At a viewpoint over Hydra

Hydra is a car free island and donkeys are used by the locals to transport good around the town. As we wandered, we passed donkeys carrying goods up to local stores as well as luggage belonging to tourists staying in town. We ended up at a viewpoint over the island and after admiring the scenery, made our way back down to the seafront and marina ready to board the boat in time to depart for Poros.

Back at the marina on the island of Hydra

Before arriving at Poros, it was lunch time. As we boarded the boat in Hydra, we were all given coloured cards indicating where on the boat we needed to go for dinner. Finding the correct room, we managed to grab a couple of seats together at a table and jump in the queue for the buffet. There was bread and a choice of fish, chicken, pasta and rice available, all of which was served to you rather than you being able to help yourself to as much as you wanted. You could then collect a sticky pastry-type dessert on the way back to your tables. Drinks were at your own expense. While what we had was enough, we felt there could have been a bit more choice.

Above, arriving into the island of Poros, and below, a quick stroll on the island

After lunch, we headed back to the top deck where we sat out in the sunshine as we sailed closer to the island of Poros. Poros was to be the shortest island stop of the day so there were no pricey excusrions on offer. We had been told there would be time to wither wander along the seafront or to head uphill to a viewpoint.

In desperate need of something to cool us down, we walked along the seafront buying an ice cream each by which time it was about time to be back on board the boat.

Our final island stop of the day was on Aegina where we had booked the scenic tour of the island. Disembarking the boat, we followed guides to a coach and we soon took off on a clockwise route around the island.
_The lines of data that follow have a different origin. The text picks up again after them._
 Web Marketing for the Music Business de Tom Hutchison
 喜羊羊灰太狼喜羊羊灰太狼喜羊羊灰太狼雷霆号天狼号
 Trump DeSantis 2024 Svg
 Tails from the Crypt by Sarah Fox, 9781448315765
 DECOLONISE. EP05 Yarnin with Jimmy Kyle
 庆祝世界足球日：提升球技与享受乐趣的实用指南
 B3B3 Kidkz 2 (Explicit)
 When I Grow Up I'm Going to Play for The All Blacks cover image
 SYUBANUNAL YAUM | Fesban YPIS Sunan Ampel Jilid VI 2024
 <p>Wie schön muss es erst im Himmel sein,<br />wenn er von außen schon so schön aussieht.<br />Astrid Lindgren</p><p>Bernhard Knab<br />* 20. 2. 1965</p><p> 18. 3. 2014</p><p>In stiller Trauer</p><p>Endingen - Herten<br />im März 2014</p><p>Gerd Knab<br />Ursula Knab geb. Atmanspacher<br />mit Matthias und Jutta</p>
Above, pecan trees out of the coach window, and below, other ‘sights’ on our scenic tour of the island of Aegina

As we would our way along the coast, the driver started to narrate what we were looking at but not stopping and not always finding ourselves on the right side of the bus, it wasn’t always easy to see what we were supposed to be looking at and more often than not it wasn’t anything particularly interesting anyway – houses in residential areas are hardly must see tourist spots!

Views over Aegina

As we headed inland and uphill, the views did at least get prettier and the coach pulled over for a brief moment so we could take pictures from the car park the hill top. Shortly after, the coach pulled in at the car park for The Monastery of Agios Nektarios, a really beautiful church and religious monument of Aegina.
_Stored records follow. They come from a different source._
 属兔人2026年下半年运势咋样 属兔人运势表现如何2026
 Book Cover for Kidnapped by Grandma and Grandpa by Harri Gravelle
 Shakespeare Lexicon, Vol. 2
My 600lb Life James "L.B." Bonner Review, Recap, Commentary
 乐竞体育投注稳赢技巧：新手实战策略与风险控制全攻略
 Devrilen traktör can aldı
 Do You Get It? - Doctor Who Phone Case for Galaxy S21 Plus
We were given time to go inside the church and look around before re-boarding the coach to complete our tour, driving back downhill towards the seafront and marina.

Stopping at the monastery on the island of Aegina

The coach dropped us in Aegina’s old town, a short walk from the marina where we were taken to a small, local restaurant to sample the seafood. From here, we made our own way back to the boat and with a bit of time to kill, we wandered a bit further through the pretty old town before returning to board the boat one last time.

The sun going down, it was another relaxing and slightly cooler trip back to Athens and we arrived just as the sun was about to set. Finding our coach in the marina car park, we had a long journey back to our hotel as we dropped off almost every other passenger before reaching our stop. It had been a long, but mainly enjoyable day and it had been nice to spend a bit of time in some of the Saronic Islands but the time in each place was often very rushed and I’m not sure the trip was completely worth the money.

If we were to plan it again, we’d maybe look into just doing a day trip out to Hydra ourselves using public transport to the marina and then the ferry there and back but at least doing it this way it was all completely organised for us and we got to see a few more places.

The following day we’d be leaving Athens some more island-hopping adventures, this time in the Cyclades where our first stop would be the island of Naxos!